▶ [EXTRACTED TEXT]
* * * * *

Last Sunday, the Missoulian in Missoula, Montana did what Campaign Desk has been urging papers to do—it showed how its readers how might fare under health reform. Missoulian state bureau reporter Mike Dennison interviewed five families to see what reform would mean for them under the proposal crafted by their very own senator, Max Baucus. The Baucus plan which emerged from the Senate Finance Committee is considered the template for a final bill, so using the Baucus proposal made perfect reportorial sense.
Fifty-nine year old Beth Ferris has chronic fatigue syndrome and a policy from Montana’s high risk pool with a premium of $5,600 and a $7,500 deductible. Last year the policy did not cover most of the $15,000 in medical expenses she accumulated. A lot of her treatments are experimental, and the pool doesn’t cover them. Ferris, who works as a self-employed writer and filmmaker, gets by on some investment income and help from others, and has resorted to renting out half of her house to bring in money.

* * * * *

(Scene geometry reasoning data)
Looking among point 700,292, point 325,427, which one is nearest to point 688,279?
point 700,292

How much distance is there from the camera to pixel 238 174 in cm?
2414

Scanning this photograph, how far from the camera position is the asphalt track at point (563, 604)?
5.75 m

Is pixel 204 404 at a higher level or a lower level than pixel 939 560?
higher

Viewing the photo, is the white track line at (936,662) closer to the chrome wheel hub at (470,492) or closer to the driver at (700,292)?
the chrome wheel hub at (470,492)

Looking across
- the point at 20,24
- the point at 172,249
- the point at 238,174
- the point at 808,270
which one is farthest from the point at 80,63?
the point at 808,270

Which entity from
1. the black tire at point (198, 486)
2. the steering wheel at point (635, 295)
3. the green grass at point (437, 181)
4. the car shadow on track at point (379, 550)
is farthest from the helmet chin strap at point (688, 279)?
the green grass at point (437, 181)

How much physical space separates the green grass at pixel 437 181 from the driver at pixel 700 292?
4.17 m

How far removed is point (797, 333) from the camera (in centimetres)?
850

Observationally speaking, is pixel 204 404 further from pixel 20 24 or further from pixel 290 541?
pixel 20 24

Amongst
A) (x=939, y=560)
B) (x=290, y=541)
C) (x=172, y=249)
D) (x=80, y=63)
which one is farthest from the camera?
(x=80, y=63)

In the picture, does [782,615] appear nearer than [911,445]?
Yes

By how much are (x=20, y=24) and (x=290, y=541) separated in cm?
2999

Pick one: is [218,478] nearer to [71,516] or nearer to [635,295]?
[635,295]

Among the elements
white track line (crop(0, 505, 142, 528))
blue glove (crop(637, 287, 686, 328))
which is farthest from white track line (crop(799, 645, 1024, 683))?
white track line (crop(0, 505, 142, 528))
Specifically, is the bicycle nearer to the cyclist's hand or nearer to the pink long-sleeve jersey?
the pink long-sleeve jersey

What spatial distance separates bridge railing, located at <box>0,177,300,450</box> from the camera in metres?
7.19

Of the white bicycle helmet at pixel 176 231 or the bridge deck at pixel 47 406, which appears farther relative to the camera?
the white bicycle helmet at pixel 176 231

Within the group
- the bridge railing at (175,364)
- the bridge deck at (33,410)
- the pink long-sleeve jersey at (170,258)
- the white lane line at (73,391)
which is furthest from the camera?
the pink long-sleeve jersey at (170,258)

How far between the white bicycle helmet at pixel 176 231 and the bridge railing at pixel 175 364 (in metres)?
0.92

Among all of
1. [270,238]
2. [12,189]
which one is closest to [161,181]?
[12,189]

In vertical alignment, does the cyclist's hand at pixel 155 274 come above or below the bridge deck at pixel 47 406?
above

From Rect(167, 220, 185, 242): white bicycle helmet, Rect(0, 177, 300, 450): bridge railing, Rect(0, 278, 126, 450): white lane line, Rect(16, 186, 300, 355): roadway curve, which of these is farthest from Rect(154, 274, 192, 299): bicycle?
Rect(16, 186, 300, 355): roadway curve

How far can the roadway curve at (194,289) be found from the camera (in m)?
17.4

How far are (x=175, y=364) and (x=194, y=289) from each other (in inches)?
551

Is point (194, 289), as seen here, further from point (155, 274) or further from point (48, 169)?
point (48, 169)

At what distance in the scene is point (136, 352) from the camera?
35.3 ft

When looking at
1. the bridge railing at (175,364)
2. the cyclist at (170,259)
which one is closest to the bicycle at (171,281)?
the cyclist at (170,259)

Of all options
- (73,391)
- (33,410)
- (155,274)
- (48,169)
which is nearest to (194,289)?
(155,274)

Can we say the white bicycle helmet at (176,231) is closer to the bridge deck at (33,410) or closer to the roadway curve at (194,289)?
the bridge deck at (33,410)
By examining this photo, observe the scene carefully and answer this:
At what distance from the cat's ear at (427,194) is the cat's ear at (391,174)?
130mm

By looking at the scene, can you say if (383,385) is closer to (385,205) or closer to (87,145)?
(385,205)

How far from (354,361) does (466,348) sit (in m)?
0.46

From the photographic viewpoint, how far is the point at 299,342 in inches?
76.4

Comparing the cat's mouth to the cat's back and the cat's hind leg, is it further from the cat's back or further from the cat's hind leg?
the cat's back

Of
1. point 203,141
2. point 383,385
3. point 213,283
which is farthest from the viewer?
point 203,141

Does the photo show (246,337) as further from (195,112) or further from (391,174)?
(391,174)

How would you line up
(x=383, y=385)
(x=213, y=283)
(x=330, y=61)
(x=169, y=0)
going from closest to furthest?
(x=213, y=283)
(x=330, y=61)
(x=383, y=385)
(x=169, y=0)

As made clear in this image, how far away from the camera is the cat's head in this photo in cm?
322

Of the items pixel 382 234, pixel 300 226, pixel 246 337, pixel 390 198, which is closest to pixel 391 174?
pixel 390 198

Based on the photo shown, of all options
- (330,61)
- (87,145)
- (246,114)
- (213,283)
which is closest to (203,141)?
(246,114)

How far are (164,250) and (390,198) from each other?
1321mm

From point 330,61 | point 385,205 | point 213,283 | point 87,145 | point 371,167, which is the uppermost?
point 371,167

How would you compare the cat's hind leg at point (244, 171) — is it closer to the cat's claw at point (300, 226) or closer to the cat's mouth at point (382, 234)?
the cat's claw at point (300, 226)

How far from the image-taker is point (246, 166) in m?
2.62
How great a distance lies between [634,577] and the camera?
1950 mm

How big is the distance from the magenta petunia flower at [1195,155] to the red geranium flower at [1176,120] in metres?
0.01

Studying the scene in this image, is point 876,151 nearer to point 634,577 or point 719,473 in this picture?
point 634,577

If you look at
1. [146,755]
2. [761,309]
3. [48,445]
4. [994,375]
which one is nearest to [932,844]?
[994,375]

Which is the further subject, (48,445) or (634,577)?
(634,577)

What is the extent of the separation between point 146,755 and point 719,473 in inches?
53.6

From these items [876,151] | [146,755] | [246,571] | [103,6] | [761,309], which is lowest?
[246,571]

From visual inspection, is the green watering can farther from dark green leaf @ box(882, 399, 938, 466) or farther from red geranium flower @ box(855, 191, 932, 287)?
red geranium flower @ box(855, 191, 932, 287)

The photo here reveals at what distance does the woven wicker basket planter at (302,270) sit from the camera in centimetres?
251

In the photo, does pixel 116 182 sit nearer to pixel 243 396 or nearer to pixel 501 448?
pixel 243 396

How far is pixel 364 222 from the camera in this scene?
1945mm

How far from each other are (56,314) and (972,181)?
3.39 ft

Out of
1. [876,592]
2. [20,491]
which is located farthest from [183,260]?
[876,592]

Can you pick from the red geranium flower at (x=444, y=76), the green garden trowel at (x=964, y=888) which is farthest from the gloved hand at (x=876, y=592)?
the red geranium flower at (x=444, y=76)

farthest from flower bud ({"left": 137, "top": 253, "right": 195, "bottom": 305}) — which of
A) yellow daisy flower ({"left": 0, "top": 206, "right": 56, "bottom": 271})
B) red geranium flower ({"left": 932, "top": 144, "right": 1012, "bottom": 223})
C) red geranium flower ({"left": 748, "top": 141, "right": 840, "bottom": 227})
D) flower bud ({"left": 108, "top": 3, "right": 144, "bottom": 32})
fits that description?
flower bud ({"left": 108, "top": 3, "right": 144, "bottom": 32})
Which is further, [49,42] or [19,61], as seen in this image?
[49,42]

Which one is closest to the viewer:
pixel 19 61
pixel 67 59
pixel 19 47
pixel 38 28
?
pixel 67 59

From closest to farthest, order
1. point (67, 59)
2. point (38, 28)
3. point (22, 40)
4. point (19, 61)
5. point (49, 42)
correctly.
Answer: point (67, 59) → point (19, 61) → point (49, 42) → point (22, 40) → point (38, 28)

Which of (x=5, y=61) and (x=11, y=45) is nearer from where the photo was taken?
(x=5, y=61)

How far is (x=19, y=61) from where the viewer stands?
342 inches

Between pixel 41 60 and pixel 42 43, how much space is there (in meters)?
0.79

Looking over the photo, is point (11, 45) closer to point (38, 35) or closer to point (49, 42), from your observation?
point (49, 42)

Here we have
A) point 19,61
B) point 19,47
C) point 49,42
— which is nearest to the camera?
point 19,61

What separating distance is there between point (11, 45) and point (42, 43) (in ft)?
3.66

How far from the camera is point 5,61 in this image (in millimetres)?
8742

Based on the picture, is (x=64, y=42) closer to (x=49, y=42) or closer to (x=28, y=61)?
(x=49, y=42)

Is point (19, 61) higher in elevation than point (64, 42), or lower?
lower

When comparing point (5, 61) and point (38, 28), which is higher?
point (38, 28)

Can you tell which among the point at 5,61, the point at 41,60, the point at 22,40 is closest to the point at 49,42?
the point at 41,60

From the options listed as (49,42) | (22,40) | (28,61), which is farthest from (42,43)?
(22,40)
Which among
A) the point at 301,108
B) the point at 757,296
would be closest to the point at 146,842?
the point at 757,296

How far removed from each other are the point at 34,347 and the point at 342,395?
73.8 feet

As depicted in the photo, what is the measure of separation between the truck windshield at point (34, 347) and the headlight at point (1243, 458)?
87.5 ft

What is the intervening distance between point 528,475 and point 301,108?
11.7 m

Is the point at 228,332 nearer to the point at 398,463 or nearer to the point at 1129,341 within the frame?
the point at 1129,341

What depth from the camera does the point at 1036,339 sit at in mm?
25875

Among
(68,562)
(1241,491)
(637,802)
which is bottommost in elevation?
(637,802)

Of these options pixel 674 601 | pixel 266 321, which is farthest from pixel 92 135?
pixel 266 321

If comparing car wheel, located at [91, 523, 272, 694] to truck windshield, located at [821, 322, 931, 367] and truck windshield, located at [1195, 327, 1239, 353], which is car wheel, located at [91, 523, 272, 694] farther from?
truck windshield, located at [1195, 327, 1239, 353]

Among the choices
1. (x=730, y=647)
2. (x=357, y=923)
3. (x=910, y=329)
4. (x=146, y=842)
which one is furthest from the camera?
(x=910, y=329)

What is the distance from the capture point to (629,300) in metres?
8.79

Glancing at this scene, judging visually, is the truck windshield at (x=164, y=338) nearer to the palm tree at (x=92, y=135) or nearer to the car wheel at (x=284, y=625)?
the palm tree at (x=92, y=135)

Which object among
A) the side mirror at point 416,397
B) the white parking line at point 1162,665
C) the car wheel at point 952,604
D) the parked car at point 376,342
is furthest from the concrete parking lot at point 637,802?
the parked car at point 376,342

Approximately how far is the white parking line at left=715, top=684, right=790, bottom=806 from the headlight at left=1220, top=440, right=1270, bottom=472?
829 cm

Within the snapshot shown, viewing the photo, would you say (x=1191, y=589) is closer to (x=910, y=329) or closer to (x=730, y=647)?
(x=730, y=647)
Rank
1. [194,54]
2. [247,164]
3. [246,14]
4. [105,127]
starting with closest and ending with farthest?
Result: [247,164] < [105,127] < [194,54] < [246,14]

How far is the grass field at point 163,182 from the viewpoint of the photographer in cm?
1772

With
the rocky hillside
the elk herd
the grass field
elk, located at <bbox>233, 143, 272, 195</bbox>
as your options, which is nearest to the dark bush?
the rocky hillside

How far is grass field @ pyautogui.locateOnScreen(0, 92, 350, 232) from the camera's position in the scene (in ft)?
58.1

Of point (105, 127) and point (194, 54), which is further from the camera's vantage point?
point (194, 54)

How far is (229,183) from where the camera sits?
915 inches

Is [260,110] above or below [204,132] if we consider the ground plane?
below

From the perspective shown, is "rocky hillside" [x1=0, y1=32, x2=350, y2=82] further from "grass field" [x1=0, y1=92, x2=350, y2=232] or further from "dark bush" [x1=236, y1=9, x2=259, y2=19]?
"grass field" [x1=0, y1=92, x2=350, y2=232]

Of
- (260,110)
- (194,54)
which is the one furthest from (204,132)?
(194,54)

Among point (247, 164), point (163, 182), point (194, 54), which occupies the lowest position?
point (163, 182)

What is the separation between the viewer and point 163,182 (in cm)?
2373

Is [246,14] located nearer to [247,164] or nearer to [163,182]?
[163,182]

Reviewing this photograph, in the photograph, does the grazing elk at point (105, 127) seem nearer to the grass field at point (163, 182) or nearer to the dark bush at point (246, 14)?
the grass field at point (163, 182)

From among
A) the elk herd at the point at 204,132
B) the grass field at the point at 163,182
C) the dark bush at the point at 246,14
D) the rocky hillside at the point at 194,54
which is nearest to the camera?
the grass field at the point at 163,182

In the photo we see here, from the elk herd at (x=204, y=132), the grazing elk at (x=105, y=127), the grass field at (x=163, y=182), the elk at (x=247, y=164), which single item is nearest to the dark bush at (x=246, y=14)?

* * * * *

▶ [EXERCISE SET]
1. Answer these questions from the health reform article.
(a) Who interviewed the five families?
(b) What is the deductible on Beth Ferris's high risk pool policy?
(c) How much did Ferris accumulate in medical expenses last year?
2. Edit the health reform article from "Last Sunday, the" to "perfect reportorial sense.", writing "several families" wherever "five families" appears.
3. Resume the health reform article after its last sentence.
The listing has no connection to the health reform article.

▶ [ANSWER SECTION]
1.
(a) Mike Dennison, the Missoulian's state bureau reporter.
(b) $7,500.
(c) $15,000.

2.
Last Sunday, the Missoulian in Missoula, Montana did what Campaign Desk has been urging papers to do—it showed how its readers how might fare under health reform. Missoulian state bureau reporter Mike Dennison interviewed several families to see what reform would mean for them under the proposal crafted by their very own senator, Max Baucus. The Baucus plan which emerged from the Senate Finance Committee is considered the template for a final bill, so using the Baucus proposal made perfect reportorial sense.

3.
Under the Baucus bill, if she bought an $8,000 policy, she would be eligible for a $5,000 subsidy and would have to pay $3,000 herself. That could be an improvement if her doctor is covered. Still, she has to wait four years for things to improve, since the bill doesn’t take effect until 2013. In the meantime, her enthusiasm for health reform has faded. “I have to wait to see what actually happens to people who do fall through the cracks,” she says.
Dennison interviewed twenty-eight-year old Andrea Martin of Helena, a childhood cancer survivor. She’s fine now, and has returned to school to study nursing. That meant she lost health insurance from her job as a waitress. No insurance means she doesn’t get the periodic electro-cardiograms she needs. No money, she says.
It’s hard to say how reform will affect her. She may have a job with insurance by 2013, or she might not—so it’s not easy to say how she would qualify for Medicaid or subsidies to buy insurance if she is not employed. For her, reform means she needs help now, and there’s nothing forthcoming. “I never really know what the truth is any more,” she told the Missoulian. “Everybody says they’re going to make health care better, but what does that mean? For who? For the people? For insurers? For employers?”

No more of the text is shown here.